Pull out every line in the rows that contains the string "found", and treat uppercase and lowercase letters as different.

-- Start INPUT MATERIAL --

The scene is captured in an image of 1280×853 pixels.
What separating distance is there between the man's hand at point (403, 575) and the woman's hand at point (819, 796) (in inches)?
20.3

-- End INPUT MATERIAL --
-- Start INPUT MATERIAL --

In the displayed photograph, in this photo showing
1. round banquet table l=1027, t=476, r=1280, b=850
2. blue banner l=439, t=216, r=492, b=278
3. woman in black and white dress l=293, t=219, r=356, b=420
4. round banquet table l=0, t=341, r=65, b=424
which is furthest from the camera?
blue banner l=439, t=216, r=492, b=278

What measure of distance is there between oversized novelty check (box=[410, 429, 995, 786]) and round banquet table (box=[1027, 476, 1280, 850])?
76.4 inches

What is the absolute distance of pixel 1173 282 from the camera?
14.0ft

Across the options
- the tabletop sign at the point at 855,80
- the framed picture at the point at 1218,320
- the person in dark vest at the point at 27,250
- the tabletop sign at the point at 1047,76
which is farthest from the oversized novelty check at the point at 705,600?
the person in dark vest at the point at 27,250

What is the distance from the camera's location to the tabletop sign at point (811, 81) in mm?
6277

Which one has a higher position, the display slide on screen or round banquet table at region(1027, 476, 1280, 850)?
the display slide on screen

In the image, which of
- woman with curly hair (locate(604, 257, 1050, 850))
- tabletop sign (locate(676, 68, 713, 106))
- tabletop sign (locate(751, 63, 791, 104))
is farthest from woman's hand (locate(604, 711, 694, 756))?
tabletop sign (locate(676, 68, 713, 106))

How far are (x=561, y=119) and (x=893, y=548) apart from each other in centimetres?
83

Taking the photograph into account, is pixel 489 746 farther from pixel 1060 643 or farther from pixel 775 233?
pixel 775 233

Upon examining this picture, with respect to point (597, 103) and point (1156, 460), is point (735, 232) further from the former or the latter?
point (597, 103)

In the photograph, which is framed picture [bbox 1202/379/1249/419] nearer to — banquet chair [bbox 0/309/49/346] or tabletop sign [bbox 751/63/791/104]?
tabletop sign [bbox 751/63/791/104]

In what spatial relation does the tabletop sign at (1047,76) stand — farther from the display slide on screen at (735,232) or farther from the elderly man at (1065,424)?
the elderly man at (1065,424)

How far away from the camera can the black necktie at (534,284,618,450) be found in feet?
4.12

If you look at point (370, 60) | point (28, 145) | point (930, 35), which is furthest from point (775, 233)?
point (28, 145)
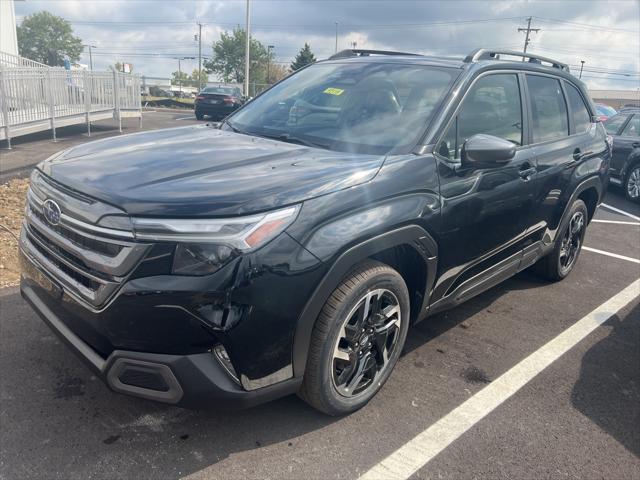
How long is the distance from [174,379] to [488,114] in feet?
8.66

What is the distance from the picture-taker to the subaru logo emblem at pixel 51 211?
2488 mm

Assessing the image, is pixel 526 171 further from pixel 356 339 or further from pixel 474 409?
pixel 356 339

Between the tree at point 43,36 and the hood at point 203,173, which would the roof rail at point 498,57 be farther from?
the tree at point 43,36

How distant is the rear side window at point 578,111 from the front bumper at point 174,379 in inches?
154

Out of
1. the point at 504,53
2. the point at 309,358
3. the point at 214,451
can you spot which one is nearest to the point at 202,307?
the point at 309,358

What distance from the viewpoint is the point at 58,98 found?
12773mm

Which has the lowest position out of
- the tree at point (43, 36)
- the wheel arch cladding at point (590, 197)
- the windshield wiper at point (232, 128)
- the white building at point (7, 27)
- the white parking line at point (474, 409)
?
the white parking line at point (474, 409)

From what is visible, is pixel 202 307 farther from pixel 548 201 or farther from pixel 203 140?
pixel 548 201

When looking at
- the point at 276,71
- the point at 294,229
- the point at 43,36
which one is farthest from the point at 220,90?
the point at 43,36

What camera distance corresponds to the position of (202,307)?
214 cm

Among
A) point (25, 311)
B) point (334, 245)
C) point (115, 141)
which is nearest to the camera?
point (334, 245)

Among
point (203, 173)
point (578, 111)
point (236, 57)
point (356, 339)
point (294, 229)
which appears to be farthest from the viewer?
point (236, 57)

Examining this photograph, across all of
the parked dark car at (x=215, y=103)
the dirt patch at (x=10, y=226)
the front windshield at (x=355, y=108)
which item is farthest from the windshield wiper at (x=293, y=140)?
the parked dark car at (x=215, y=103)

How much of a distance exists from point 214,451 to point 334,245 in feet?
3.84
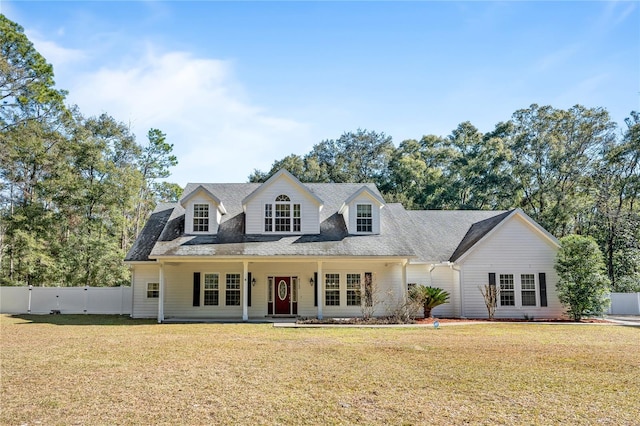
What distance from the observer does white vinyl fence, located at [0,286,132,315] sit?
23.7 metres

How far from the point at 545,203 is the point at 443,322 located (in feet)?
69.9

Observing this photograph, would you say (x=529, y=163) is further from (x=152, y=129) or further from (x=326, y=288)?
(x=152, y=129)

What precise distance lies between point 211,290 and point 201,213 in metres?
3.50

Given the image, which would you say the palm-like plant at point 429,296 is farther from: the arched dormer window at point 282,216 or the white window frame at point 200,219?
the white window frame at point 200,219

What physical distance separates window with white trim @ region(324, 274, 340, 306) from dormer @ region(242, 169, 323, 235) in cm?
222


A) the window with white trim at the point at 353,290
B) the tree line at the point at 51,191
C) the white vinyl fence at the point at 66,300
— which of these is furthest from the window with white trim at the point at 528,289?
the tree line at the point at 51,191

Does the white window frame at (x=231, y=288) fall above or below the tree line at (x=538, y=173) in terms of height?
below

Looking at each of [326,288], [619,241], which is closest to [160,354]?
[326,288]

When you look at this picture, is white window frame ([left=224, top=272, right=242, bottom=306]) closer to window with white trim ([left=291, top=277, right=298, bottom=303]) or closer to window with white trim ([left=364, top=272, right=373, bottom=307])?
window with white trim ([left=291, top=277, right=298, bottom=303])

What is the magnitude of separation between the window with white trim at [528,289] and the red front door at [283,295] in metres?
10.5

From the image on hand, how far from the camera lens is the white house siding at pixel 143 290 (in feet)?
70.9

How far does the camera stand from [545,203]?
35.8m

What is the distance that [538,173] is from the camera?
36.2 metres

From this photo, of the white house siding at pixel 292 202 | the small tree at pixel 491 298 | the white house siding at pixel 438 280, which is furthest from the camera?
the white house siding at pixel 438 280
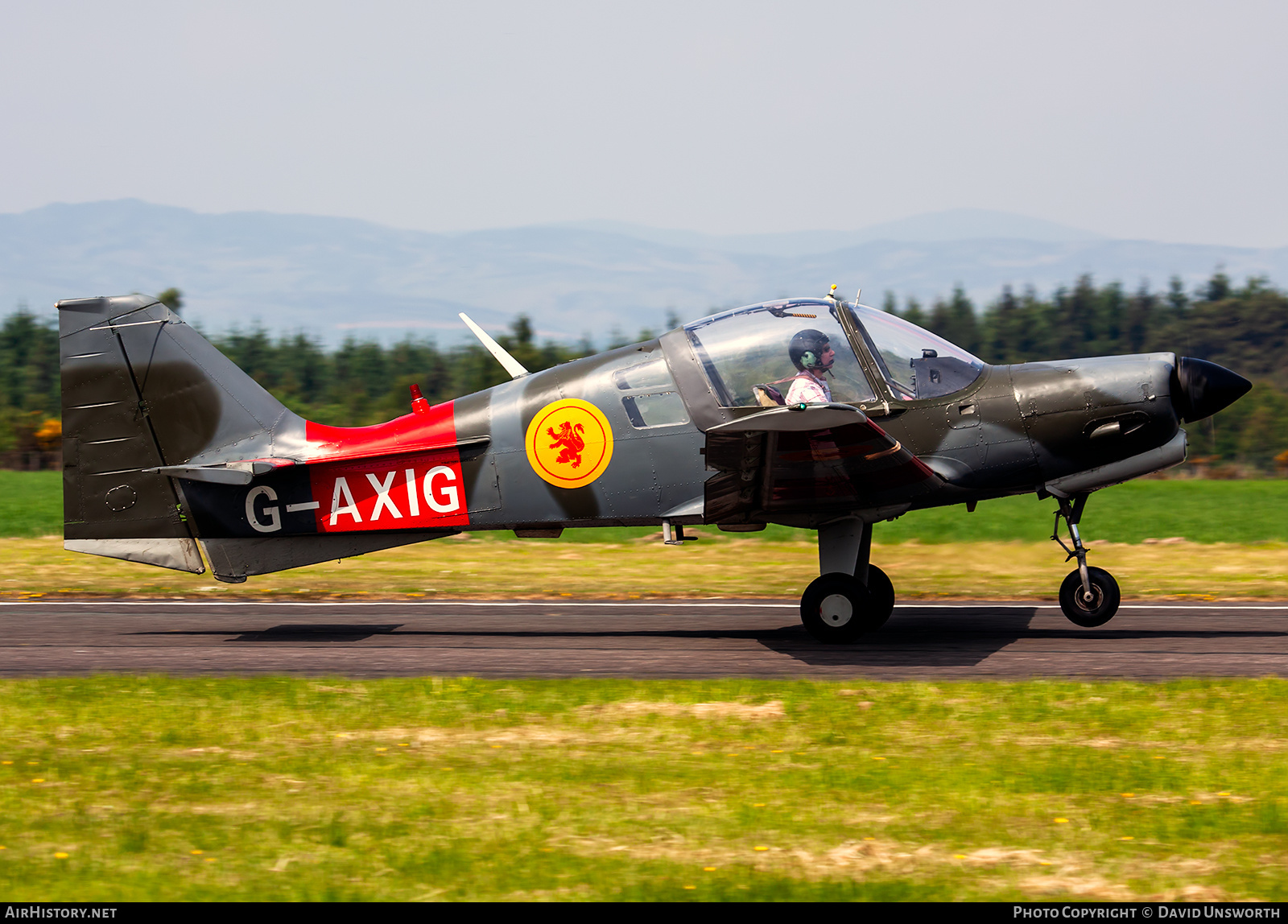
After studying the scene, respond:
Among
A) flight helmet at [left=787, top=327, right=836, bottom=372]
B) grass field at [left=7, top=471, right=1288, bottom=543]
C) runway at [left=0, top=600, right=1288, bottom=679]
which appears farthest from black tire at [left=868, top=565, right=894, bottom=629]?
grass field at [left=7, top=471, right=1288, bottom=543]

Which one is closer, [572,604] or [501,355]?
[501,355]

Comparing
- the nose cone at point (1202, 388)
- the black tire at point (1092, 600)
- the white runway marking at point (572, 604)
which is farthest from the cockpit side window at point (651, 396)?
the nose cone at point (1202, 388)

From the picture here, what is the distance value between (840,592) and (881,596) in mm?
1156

-- End INPUT MATERIAL --
-- Start INPUT MATERIAL --

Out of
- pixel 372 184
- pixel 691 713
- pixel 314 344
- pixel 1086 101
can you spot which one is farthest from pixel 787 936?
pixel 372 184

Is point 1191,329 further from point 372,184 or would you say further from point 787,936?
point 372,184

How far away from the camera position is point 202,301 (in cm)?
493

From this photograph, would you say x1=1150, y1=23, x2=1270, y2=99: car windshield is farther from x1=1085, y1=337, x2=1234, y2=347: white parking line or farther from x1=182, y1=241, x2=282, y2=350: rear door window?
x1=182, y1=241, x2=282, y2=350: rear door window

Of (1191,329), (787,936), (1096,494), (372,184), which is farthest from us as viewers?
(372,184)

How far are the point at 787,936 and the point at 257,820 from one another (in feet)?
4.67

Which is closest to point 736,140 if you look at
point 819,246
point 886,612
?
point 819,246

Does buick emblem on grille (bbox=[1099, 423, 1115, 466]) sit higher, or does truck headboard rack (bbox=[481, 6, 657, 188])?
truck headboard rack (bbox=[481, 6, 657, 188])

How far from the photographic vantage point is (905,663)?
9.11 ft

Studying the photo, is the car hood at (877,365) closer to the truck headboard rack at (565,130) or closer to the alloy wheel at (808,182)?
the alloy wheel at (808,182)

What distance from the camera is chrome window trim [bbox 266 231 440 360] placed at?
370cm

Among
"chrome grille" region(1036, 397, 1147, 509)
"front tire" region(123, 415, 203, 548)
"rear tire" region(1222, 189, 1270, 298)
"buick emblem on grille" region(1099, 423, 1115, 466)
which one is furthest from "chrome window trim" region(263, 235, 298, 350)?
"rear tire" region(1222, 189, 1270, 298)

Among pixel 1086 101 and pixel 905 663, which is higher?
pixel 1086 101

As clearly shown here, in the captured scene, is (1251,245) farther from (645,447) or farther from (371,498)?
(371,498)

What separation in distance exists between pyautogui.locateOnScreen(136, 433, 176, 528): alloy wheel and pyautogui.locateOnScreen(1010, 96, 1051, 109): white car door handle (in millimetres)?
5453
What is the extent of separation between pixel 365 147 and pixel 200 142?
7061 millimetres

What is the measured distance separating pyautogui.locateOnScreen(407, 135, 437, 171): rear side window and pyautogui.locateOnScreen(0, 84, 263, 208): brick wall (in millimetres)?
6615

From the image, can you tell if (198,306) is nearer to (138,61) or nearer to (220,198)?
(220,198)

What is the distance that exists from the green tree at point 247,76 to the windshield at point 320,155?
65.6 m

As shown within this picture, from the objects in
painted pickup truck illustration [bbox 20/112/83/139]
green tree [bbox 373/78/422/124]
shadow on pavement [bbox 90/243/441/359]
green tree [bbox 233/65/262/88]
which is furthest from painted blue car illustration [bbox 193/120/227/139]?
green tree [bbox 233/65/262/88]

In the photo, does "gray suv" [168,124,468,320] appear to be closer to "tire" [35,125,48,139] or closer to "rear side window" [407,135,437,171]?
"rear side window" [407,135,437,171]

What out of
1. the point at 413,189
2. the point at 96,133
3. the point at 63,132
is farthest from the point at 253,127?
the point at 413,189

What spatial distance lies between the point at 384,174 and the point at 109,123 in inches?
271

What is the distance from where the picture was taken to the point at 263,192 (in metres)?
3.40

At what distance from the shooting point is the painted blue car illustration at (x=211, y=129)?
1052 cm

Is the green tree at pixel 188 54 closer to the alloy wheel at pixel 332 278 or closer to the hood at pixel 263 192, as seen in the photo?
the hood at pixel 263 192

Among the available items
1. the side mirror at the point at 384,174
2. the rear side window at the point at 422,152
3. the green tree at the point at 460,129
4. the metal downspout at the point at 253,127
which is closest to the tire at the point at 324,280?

-- End INPUT MATERIAL --

WRITTEN RESPONSE:
How far away from the camera can the black necktie at (534,284,618,450) be found in feet?
What distance from the viewpoint is the point at 58,98 found?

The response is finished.